I'll check back if that turns out not to be the case.
Thanks.
--Tim
On Jan 13, 2011, at 1:51 PM, Tim McNerney wrote:
> Unless I'm misunderstanding what you are talking about, this method doesn't give you any ability to document the calls and parameters. The trick as I see it is being able to pull the content of the javadoc to so that you have actual enduser documentation instead of just a canonical list of API calls with their parameters. Not that this isn't helpful, but would still be only a starting point for an enduser. So basically, one way of getting what I'm looking for would be "javaodc + wadl + xsl => html".
> 
> I suppose if the Jersey WADL generation code could inline the javadoc comments for the classes and parameters, you could get there with XSLT postprocessing.
> 
> --Tim
> 
> On Jan 13, 2011, at 1:17 PM, Christopher Piggott wrote:
> 
>> I generally use the WADLs for this, and what I did was to tie in a
>> copy of the stylesheet that you can find here (and elsewhere):
>> 
>> http://lists.w3.org/Archives/Public/public-web-http-desc/2010Jan/0001.html
>> 
>> I also wrote one custom wadl generator that spits out the wadl in the
>> DokuShare wiki markup format.  I access http://server/wadl/doku  and
>> it just comes out in a format I can cut/paste.
>> 
>> The only problem is that my objects are annotated beans that did NOT
>> get generated by jxc.  I don't have a schema.  So my WADL doesn't
>> properly document all the return types.
>> 
>> If you have a good extended wadl, though, the xsl way isn't bad.  The
>> xsl itself is pretty complicated, though.
>> 
>> Hope that helps.
>> 
>> --Chris
>> 
>> 
>> On Thu, Jan 13, 2011 at 11:54 AM, Tim McNerney <mumbly_at_gmail.com> wrote:
>>> I've been rolling my own API documentation on a wiki for an app, but realized that most (though not all) of the info that I wanted in that document already existed in the application WADL combined with the javadoc.
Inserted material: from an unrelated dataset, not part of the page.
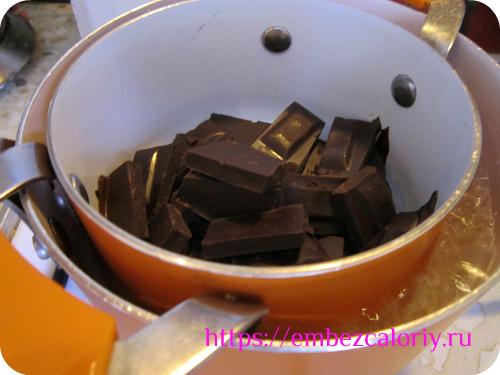 топим шоколад со сливочным маслом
So I was wondering if anyone had put together a javadoc like system that would generate an API Doc for JAX-RS services? It seems like something which would already exist.
>>> 
>>> So if you had a class that looked like:
>>> 
>>> @Path("/containers")
>>> @Produces("application/xml")
>>> public class ContainersResource {
>>> 
>>>   /**
>>>    * Get a container identified by name.
>>>    *
>>>    * @param container name of the container
>>>    * @return instance of the container if it exists
>>>    */
>>>   @Path("{containername}")
>>>   public Container getContainer(@PathParam("containername") String container) {
>>>       return containerService.findByName(container);
>>>   }
>>> 
>>>   /**
>>>    * Return a list of containers matching the given status. Return no more than max entries with an offset of
>>>    * start using the standard sorting.
>>>    *
>>>    * @param status empty, full, unknown
>>>    * @param start offset into the list
>>>    * @param max max number of containers returned
>>>    * @return a container list
>>>    */
>>>   @GET
>>>   public Containers getContainers(@QueryParam("status") @DefaultValue("empty") String status,
>>>                                   @QueryParam("start") @DefaultValue("0") int start,
>>>                                   @QueryParam("max") @DefaultValue("10") int max) {
>>>       return containerService.findByStatus(start, max, status);
>>>   }
>>> }
>>> 
>>> You might generate:
>>> 
>>> + /baskets
>>> - /containers
>>>         DESCRIPTION: Return a list of containers matching the given status. Return no more than max entries with an offset of start using the standard sorting.
>>>         RETURNS: [application/xml] a container list
>>>         PARAMS:
>>>             * status - [String/"empty"] - empty, full, unknown
>>>             * start - [int/0] - offset into the list
>>>             * max - [int/10] - max number of containers returned
>>>   - /<containername>
>>>         DESCRIPTION: Get a container identified by name.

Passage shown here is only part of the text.